Getting started

User signals

Every time a user accepts or rejects an agent output, Kalibr can learn from it. Connect that signal and future runs route to better models automatically — no redeployment, no config changes.

What Kalibr does with signals

Structural evals and provider outcomes tell Kalibr what succeeded technically. User signals tell Kalibr what actually worked for real users.

User accepts output — Kalibr records which model and prompt combination worked for this goal and user context.
User rejects or reprompts — Kalibr records what failed and routes differently on the next run.
Signals aggregate every 5 minutes. After 5+ signals per model/goal pair, routing shifts toward what your users prefer.
You do not need to redeploy, change config, or do anything. Kalibr handles it.

How to send signals

Three levels. Pick the one that matches how your app is built.

Level 1 — Explicit (you know the outcome)

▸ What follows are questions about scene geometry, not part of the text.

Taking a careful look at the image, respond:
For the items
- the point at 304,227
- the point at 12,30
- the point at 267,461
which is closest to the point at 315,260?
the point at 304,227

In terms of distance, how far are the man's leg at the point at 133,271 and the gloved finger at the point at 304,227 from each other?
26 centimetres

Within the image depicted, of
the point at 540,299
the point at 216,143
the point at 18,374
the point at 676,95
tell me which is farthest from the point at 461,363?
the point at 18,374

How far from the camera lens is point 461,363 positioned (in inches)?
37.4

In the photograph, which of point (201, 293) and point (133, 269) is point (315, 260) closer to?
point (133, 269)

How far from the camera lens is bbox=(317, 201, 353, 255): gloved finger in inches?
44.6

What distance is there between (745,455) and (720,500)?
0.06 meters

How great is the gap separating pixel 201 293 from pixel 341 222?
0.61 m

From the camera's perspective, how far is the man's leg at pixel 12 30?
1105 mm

Use this when your app has a clear thumbs up / thumbs down interaction, or when you can detect acceptance from user behavior.

python

from kalibr.feedback import user_accepted, user_rejected, track_run

# After a pipeline run — store context so feedback can reference it
result = router.completion(messages=[...])
track_run(result)

# When user approves the output:
user_accepted()

# When user pushes back or asks for a redo:
user_rejected(reason="output too short")

Level 2 — Session-based (Kalibr classifies the signal automatically)

Use this when users send follow-up messages. Kalibr classifies whether the message is an acceptance, rejection, or continuation — you do not have to detect it yourself.

python

from kalibr.feedback import report_pipeline, report_user_turn

# After the pipeline runs — anchor this session:
report_pipeline(
    session_id="user-session-123",
    goal="research_summary",
    prompt=system_prompt,
    output=response,
    model="gpt-4o"
)

# When the user sends their next message:
report_user_turn(
    session_id="user-session-123",
    user_message=user_next_message  # Kalibr classifies this automatically
)

i report_user_turn uses a two-layer classifier: a heuristic check first, an LLM fallback only if confidence is below threshold. It runs in a background thread and never blocks your main loop.

Level 3 — Downstream actions (highest quality signal)

Use this when you can observe what the user did with the output — whether they used it verbatim, edited it, or discarded it. This overrides classifier results and gives Kalibr the most precise feedback.

python

from kalibr.feedback import report_action

# Output was used exactly as produced:
report_action(session_id="user-session-123", action_type="output_used_verbatim")

# Output was used but edited before use:
report_action(session_id="user-session-123", action_type="output_edited")

# Output was not used:
report_action(session_id="user-session-123", action_type="output_discarded")

What changes after signals arrive

Signals are written immediately to the event log.
Every 5 minutes, Kalibr aggregates signals per tenant, goal, and model.
User signals blend with structural eval outcomes when routing decisions are made.
Once a model/goal pair has 5+ signals, routing shifts toward models your users prefer.
No action needed on your side.

Privacy

User messages are never sent to Kalibr. Only the classification result (accepted/rejected) and the trace ID are transmitted.
report_user_turn classifies the message locally first. It only calls an LLM if the heuristic confidence is below 0.85.
The raw_evidence field (optional) is capped at 500 characters if you choose to include it.